ISV partnerships in the past have been strictly tech-driven, but a new study reports that marketing and sales capabilities are also becoming important attractors in these relationships.
Posted Dec 12, 2006
Marketing resources and sales resources are the two new eye-catchers for independent software vendor (ISV) partnerships, according to a report issued today by IDC. Although vendor partner programs have traditionally been driven by technical capabilities, due to a call in the market for broader platforms, marketing and sales capabilities are beginning to become a crucial fixture in these partnerships. Technical support is still the top driver, but IDC projects that the three functionalities together will soon become "the three key pillars driving successful ISV relationships."
"Increasingly the software vendors are realizing that they can't go it alone. We're hearing more and more that they're accepting this idea of having to build an ecosystem," says Stephen Graham, group vice president for global software business strategies at IDC and coauthor of the report. Graham says that the competition in the software market is becoming fiercer; it is no longer enough to have a good product, but a vendor must have attractive partnerships and a stable ecosystem.
The study, "Worldwide Top 10 ISV Partner Programs 2006 Vendor Analysis: Enabling ISV Partners for Success," cites the top-10 IT vendors most attractive to ISVs as BEA Systems, HP, IBM, Intel, Microsoft, Novell, Oracle, Progress, SAP, and Symantec. Although no vendor received perfect marks for the assessment, IBM received the highest score, with SAP/Oracle and HP filling out the second and third spots.

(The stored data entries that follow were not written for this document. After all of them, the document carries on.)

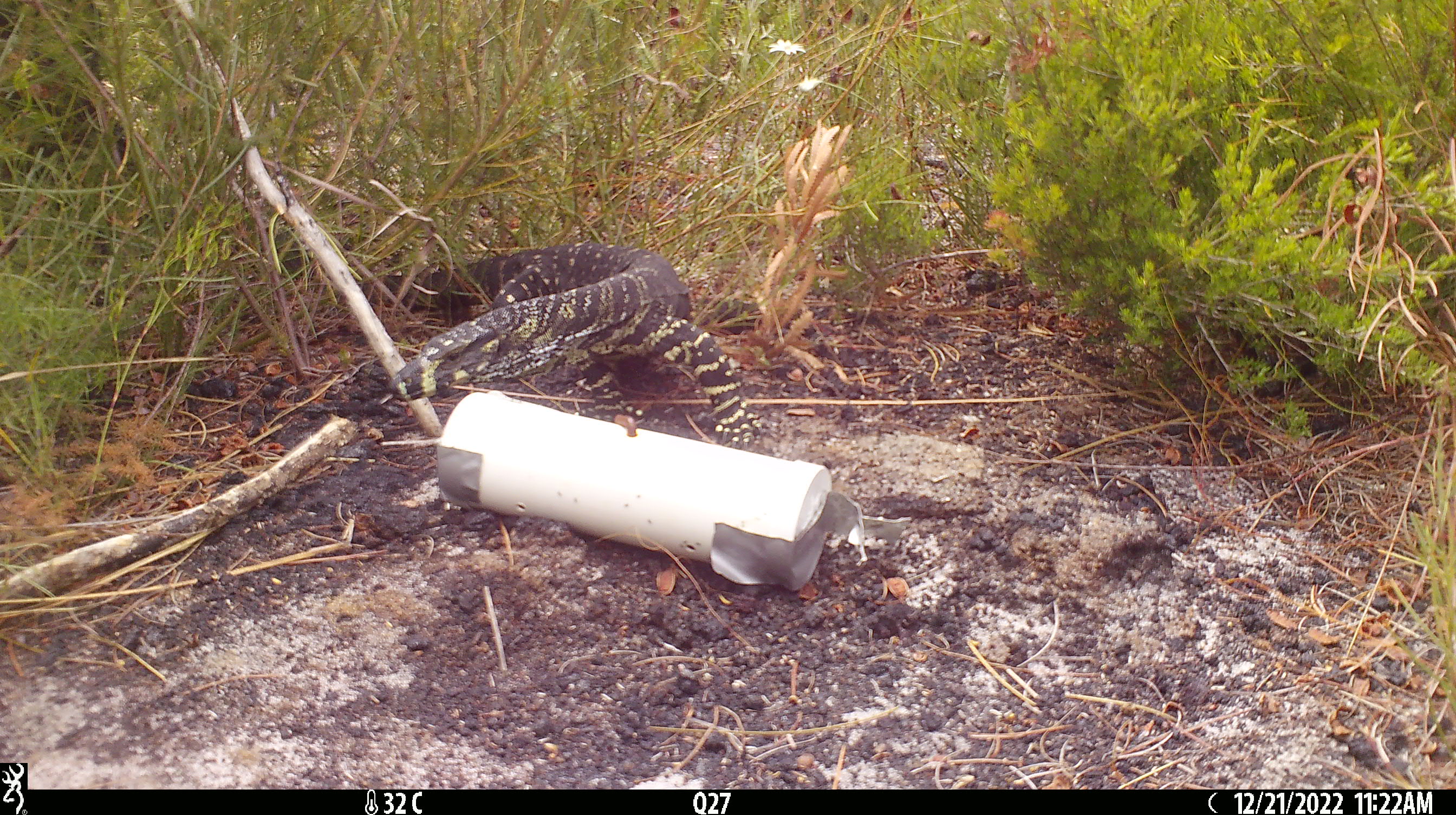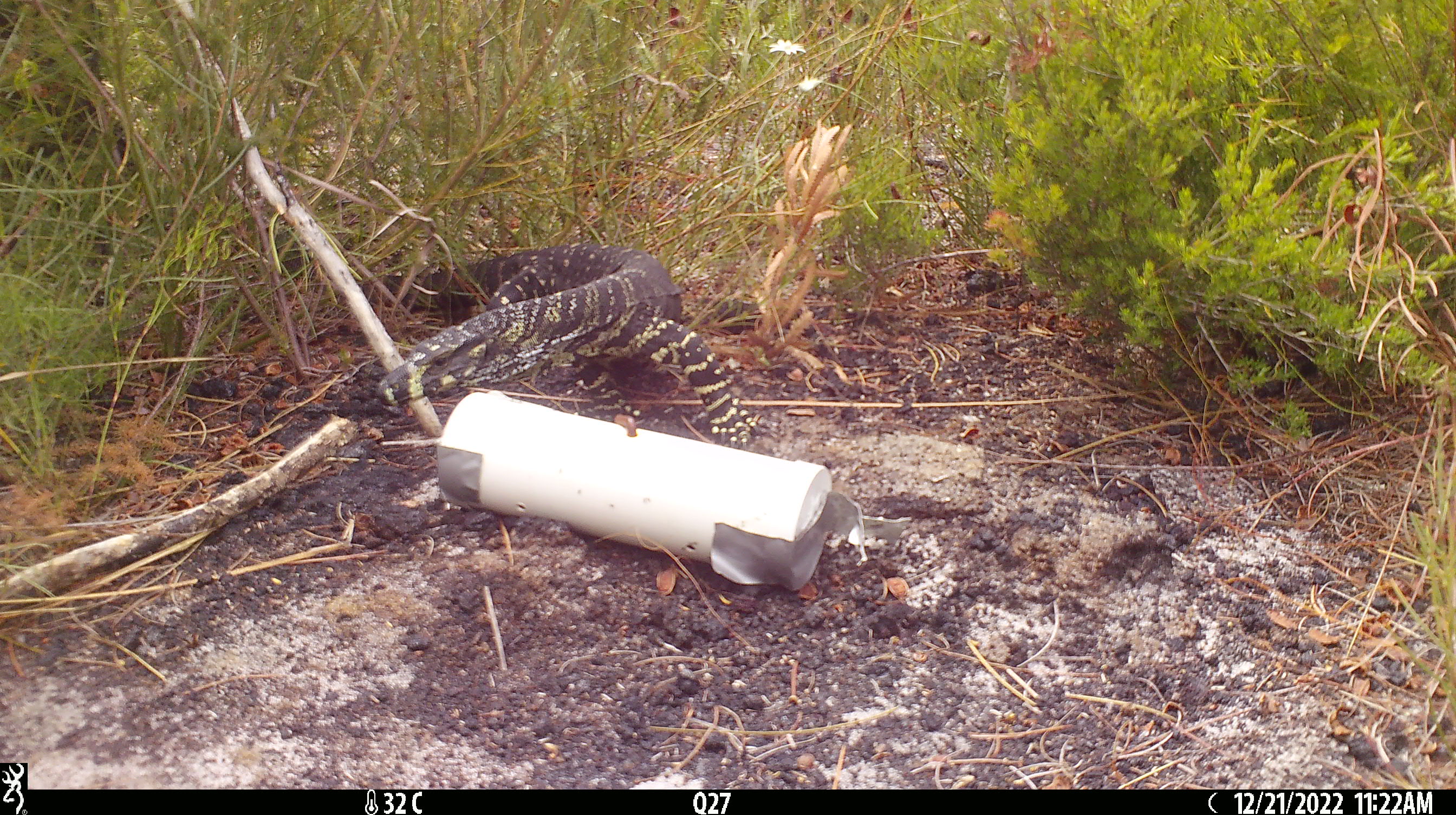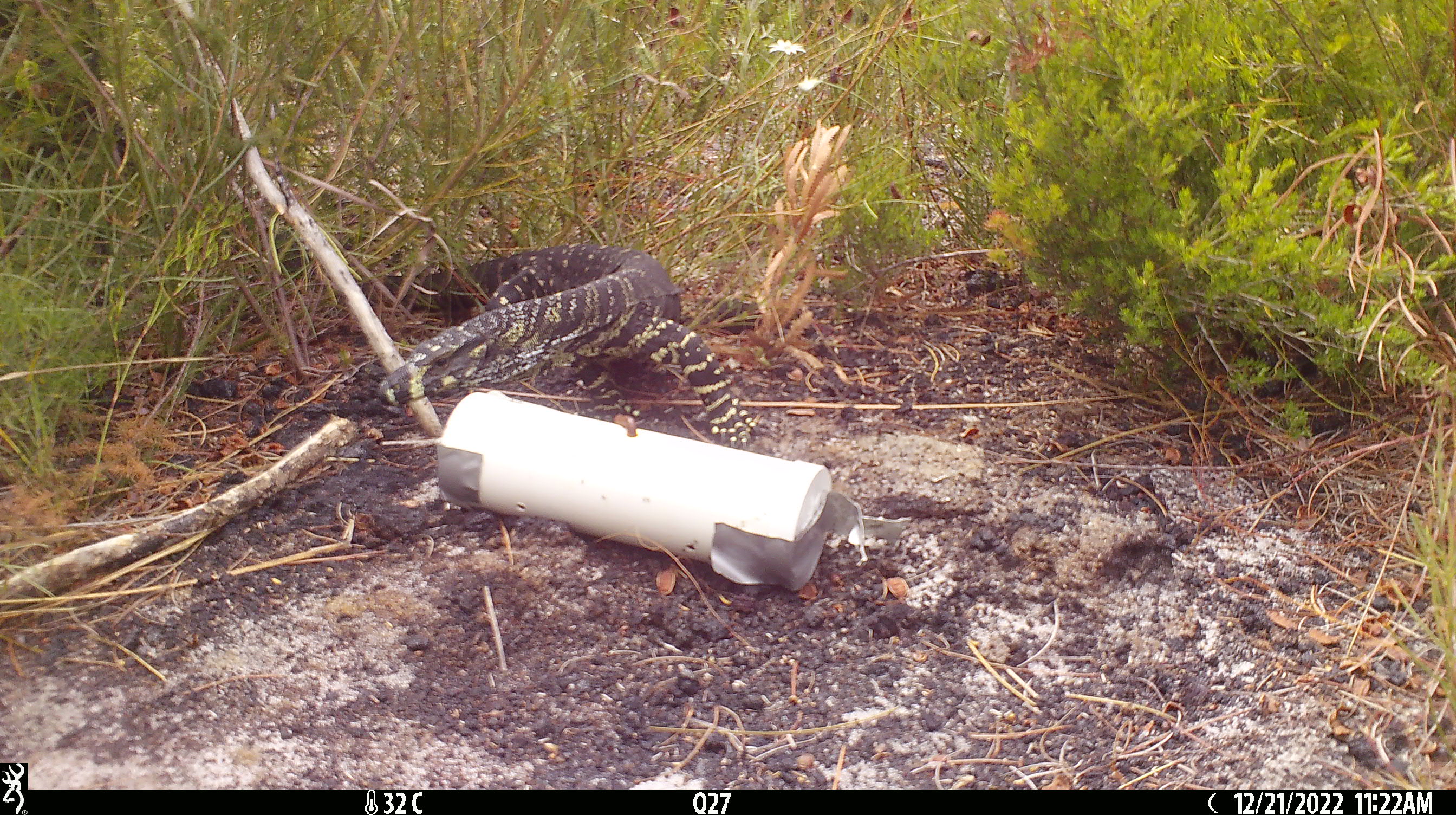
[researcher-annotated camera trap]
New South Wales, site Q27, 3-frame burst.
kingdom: Animalia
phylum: Chordata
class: Reptilia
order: Squamata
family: Varanidae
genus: Varanus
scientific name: Varanus varius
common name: lace monitor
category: goanna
Goanna (lace monitor) (Varanus varius).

The top scorers earned their positions due to their ability to deliver sales and marketing resources as well as technical support.
The report explains that the shift towards marketing and sales is occurring as it becomes crucial for ISVs to not only nurture their existing customer relationships but to build out their customer base. "You want to make sure that especially smaller ISVs have the ability to grow," Graham says. Additionally, Graham explains that is extremely important from a CRM perspective to understand that this expanding horizon means that providers must widen their lens to look beyond just the customers that they're serving. He says, "Your customers now exist in a larger ecosystem of providers. For you to be successful you need to be cognizant of what that looks like. It's a very different management approach than trying to sell somebody your product."